On the other hand, “biodegradable” means naturally breaking down over time without adverse effects on the environment. As a result, the product returns to nature with no manual handling or manipulation needed. Biodegradable items may not yield nutrient-rich soil, and compostable items are considered biodegradable but not vice versa. The Federal Trade Commission (FTC) indicates that a product claiming to be biodegradable must achieve full biodegradation within one year.
There is a difference between commercially compostable and home compostable
Back to the term “conditions” mentioned above. It’s important to be aware of the compostable claims a product advertises. Commercially compostable products need heat, air, carbon, and nitrogen-rich materials introduced to initiate the rapid break down. These elements are manually controlled at industrial facilities where consistent heat is applied over a specific period (usually six months or less) to achieve commercial compostability. Items made with polylactic acid (PLA) – single-use “green” alternatives on the market today – would fall under this category.
These products often market a test – ASTM D6400, EN13432, or ASTM D6868 – which is a standard that validates commercial composability. Since all cities do not offer industrial compost facilities, it’s essential to consider if the product you’re purchasing can actually be composted after use.

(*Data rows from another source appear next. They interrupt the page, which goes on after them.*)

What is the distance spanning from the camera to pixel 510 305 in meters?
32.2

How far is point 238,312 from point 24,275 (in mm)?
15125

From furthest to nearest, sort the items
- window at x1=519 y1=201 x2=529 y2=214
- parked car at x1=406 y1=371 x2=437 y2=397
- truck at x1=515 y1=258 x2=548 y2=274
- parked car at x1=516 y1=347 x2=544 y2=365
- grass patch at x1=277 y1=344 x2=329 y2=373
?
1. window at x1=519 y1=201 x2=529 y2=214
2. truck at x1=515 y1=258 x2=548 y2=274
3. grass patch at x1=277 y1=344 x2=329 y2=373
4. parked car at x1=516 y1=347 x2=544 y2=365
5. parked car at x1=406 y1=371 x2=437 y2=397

Like commercial, home compostability requires similar elements to begin to break down. However, temperatures are often lower and inconsistent. Still, manipulation is needed to encourage break down, such as mixing and turning in bins or barrels. While there is no universal standard for home compostability, certifying organizations have recognized an Austrian test (AS 5810), which examines composting at ambient temperatures. The duration for home compostability is within one year.
Note: Products that are commercially compostable are not intended for home composting or in-ground disposal, as temperatures in the soil are too low for appropriate break down.
Third-party certifications help ensure the product has been verified for the marketed claim
In compliance with the FTC, numerous organizations verify and register product claims related to sustainability. Products labeled with marks such as the Biodegradable Products Institute (BPI), TUV Austria, EcoCert, and others review lab data to confirm a product’s claims. Third-party certifications help instill a level of confidence in consumer purchasing through their objectivity and message simplification. You can usually find these markings on the back or bottom of a product. Still not sure? Check with the manufacturer’s website.
“Made of…” doesn’t mean it will be
Products branded with “made of…” callouts mean precisely that – they’re made of a specific material. Many companies are using this claim to help identify that they’re using less/no petroleum or using recycled content. It’s worth noting that these claims, per FTC, must be quantified. In addition, for products noting that they’re made from biodegradable or compostable materials, unless there is a certifying mark by a respected third-party, chances are they’re not.
It’s important to note that companies marketing with these claims must have data readily available to customers to support any and all “green” claims.